I sit back up, lean against the bricks behind me, and close my eyes.
We are not our failures. I am who I am in spite of them—or maybe because of them.
I don’t need to be afraid all the time of not being the best. A thing is still worth doing even if you don’t get the number-one spot.
Besides, life can be lonely from that vantage point.
What’s worth fighting for isn’t some tally on the point board, it’s the things we care about and the people we love. And I love Tilly with my whole heart.
And, without a doubt, I love Reed, too. If I wondered before, I know it now, down to my bones.
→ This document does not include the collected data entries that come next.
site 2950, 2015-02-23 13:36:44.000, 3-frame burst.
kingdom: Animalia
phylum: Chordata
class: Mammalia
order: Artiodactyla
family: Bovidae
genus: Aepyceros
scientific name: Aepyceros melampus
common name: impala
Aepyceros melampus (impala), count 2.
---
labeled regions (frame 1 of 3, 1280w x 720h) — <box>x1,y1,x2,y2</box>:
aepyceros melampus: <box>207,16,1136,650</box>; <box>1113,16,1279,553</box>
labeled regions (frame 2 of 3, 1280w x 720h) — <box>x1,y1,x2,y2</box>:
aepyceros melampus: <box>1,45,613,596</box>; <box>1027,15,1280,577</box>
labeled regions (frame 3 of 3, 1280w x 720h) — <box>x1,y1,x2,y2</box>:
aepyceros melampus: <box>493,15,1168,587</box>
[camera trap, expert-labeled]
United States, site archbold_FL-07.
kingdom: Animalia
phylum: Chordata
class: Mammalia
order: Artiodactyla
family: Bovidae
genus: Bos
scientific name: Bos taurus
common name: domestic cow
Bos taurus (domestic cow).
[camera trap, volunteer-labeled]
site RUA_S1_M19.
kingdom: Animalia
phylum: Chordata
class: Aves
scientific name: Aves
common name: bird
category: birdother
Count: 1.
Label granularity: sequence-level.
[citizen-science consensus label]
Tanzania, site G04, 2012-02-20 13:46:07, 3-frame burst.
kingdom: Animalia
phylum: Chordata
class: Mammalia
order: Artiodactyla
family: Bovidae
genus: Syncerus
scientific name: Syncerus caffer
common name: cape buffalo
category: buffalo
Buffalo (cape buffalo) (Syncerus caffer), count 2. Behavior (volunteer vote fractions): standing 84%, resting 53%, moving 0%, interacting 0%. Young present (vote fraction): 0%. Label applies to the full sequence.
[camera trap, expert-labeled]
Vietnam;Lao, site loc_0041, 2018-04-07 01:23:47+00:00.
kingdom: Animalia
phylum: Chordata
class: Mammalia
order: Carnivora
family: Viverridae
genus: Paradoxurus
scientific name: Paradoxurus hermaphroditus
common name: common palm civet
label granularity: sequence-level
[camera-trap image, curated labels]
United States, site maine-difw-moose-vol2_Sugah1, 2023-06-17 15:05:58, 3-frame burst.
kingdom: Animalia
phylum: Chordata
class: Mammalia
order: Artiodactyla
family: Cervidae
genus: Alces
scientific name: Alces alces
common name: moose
My stomach flutters thinking of his whispered promises in the bedroom and him bathed in starlight on the mansion roof as we lamented the lives we could’ve had.
He’s so unbelievably beautiful, smart, and thoughtful.
I want to shout my feelings through the wall, in case he’s listening on the other side.
Anything to cover up the deep ache of losing him.
What was it Hal said? Bravery isn’t always rushing off to fight the dragon. Sometimes, it’s picking yourself up after crippling loss.
I’ve lost my life, I’ve lost my college dreams and future, I’ve lost the boy I love, but so help me, I won’t lose Tilly.
She needs me. And Reed would want me to do all I could for her, no matter what happened between us. I stand up and wipe the tears from my eyes, steeling myself for what’s next.
We may come into this world alone and leave it alone, but before I go, I’m shoving Carl out first.